• _YOUR TASK_
Copy word for word the lines starting at the one that contains "At what distance" and ending at the last of the lines below.

• _RECORDS_
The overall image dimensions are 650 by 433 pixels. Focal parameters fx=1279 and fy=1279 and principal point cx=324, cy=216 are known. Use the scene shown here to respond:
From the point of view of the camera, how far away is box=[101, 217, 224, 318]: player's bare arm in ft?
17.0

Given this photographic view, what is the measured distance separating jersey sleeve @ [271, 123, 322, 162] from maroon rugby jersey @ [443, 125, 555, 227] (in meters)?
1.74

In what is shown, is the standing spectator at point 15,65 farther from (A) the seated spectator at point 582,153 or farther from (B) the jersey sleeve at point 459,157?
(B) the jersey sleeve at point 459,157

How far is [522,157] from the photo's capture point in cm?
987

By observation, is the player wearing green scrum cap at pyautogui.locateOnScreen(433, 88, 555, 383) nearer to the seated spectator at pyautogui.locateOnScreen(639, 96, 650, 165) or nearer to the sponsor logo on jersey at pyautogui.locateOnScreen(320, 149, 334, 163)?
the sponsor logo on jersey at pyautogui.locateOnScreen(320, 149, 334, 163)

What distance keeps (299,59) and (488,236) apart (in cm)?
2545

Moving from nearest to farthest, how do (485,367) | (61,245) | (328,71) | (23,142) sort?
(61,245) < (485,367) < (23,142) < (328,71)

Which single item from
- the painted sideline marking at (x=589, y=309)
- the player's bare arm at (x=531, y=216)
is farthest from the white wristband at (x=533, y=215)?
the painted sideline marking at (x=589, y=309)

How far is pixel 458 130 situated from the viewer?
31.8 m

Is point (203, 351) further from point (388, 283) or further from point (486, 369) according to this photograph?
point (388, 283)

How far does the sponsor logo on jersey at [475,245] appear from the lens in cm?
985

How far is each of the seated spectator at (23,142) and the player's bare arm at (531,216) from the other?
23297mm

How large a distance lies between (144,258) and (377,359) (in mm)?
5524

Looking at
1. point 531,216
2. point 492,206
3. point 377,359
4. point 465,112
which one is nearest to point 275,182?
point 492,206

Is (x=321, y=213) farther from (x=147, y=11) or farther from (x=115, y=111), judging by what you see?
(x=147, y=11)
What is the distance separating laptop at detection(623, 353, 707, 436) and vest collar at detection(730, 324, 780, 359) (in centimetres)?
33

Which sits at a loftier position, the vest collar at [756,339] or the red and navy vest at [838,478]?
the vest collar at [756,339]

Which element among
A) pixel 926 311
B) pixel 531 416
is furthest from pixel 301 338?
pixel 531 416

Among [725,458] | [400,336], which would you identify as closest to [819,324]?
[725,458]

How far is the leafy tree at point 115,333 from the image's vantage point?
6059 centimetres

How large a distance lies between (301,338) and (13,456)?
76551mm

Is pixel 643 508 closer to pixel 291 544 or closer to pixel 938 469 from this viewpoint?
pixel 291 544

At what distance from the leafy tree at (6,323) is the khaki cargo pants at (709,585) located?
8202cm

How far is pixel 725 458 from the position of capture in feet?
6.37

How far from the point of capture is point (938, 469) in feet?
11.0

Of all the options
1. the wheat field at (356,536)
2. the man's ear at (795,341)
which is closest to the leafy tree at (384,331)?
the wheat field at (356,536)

• _WORKED ANSWER_
At what distance from the leafy tree at (6,323) is the khaki cargo pants at (709,585) located?
8202cm

How far is pixel 725 458 from the position of capture in feet?
6.37

How far from the point of capture is point (938, 469) in feet?
11.0

Of all the options
1. the wheat field at (356,536)
2. the man's ear at (795,341)
which is closest to the leafy tree at (384,331)?
the wheat field at (356,536)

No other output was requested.